USC Law Grad Launches Effort to Help Low-Income Boys Read



Tuesday, Dec 20, 2011

Judge James Reese '46 is still active member of the bar

-By Gilien Silsby

Read about James Reese ‘46 in the Los Angeles Times or listen to Reese on KPCC’s Offramp.

James “Jimmy” Reese ’46 is a busy man. On a recent day, he did some early stock market day trading, arbitrated a dog bite case at JAMS and set up meetings for a new education intervention program administered by USC.

 At 92 years old, Reese doesn’t plan to slow down any time soon. “You have two choices when you wake up in the morning: live life or stay in bed,” he says with a chuckle. “I choose to stay busy and enjoy every day. You never know if it’ll be your last.”

 

Reese has been an active member of the California Bar for 66 years, opening his law practice after graduating from USC Law and later becoming the first African-American Los Angeles Superior Court commissioner. He also worked as an attorney for music legend Ray Charles in the 1950s and ’60s.

 

“I came out to California while I was on active duty in the military during World War II, and I met Crispus Attucks Wright ’38, who was one of about a dozen black attorneys in Los Angeles. I talked to him and saw what he did, and wanted to do the same thing.”

 

Two weeks before his military duty was up in 1943, Reese dropped by USC Law Dean William G. Hale’s office the Friday before classes were scheduled to start.

 

“I said I wanted to go to law school,” Reese said. “The dean’s secretary looked at me, and gave me a test. She corrected it and told me to show up for classes on Monday. That was that.”

 

After graduating, Reese opened his own firm. In 1952 Ray Charles asked him to work on retainer and later convinced him to join Ray Charles Enterprises as in-house counsel.

 

Reese worked for Charles through the 1960s, though from 1965 to 1967 received a special assignment from Gov. Edmund G. Brown to head California’s Office of Economic Opportunity. In this position, Reese increased free legal aid from two programs to more than 100. “This is one of the proudest accomplishments of my career,” he says.

 

In 1970, Reese became the first African-American L.A. Superior Court commissioner. Five years later, Gov. Jerry Brown appointed him as judge to the Municipal Court and, eventually, Superior Court. During his tenure on the Court of Appeal and in the Appellate Department of the Superior Court, Reese authored more than 30 opinions certified for publication.

 

At 70, he retired from the bench to work for JAMS, where he has heard more than 1,000 cases and developed a reputation as a skilled mediator. He has particular expertise in settling personal injury, medical malpractice, business, law and discovery, labor relations, real estate, sexual harassment and wrongful termination cases.

 

“Judge Reese is a well-respected and seasoned mediator and arbitrator,” says Gina Miller, vice president for JAMS’ Southwest Region. “His intelligence, compassion, generosity and calm demeanor make him a favorite among clients and staff alike.”

 

Reese grew up in racially segregated New Orleans. He says a pivotal moment came when he was about 10 years old and his father made an ugly, drunken scene at his elementary school.

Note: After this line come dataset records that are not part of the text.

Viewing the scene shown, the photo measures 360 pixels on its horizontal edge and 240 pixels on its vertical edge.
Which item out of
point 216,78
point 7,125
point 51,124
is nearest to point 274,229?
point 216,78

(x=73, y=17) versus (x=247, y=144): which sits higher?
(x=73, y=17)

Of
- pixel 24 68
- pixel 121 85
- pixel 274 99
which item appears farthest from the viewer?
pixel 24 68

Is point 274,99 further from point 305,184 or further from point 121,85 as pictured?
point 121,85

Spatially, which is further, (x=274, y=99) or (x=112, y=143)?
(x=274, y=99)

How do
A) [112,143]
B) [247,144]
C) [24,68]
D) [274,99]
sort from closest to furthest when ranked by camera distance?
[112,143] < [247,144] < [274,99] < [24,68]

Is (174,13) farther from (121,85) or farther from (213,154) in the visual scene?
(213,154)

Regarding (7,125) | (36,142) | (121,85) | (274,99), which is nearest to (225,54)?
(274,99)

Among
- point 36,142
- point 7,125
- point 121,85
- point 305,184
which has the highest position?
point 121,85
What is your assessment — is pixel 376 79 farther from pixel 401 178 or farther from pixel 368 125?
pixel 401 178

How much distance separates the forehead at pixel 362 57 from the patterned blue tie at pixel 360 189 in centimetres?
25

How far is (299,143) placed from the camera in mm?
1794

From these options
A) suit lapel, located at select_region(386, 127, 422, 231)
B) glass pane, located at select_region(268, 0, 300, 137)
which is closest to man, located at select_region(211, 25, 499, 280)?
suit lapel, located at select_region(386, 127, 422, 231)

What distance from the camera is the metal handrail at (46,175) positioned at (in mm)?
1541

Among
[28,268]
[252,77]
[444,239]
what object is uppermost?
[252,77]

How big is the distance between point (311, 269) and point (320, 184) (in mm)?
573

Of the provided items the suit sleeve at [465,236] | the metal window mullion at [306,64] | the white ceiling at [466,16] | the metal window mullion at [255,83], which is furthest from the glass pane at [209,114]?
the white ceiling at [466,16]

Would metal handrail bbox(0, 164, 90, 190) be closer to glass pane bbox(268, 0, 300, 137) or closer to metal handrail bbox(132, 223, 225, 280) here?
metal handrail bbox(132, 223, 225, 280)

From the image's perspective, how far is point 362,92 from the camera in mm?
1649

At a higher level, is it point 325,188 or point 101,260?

“I’ll never forget my teacher took me in her arms and said, ‘Jimmy, you’re not your father. You can really be someone one day.’ I always remembered that. It carried me through,” Reese says, tearing up. “I get emotional when I think about that.”

 

Today, Reese is helping USC to launch an intervention program for 7 to 10-year-old low-income boys attending public schools in Los Angeles’ inner city. He has pledged $100,000 to the effort.

 

“Many of them are in fourth grade and can’t read,” Reese says. “If you can’t read, you can’t write and you can’t communicate. I think we have given up on these boys and eventually they wind up incarcerated. I think a case may be made that their constitutional rights to a good education are being violated. I want to create a program that will teach these boys once and for all how to read.”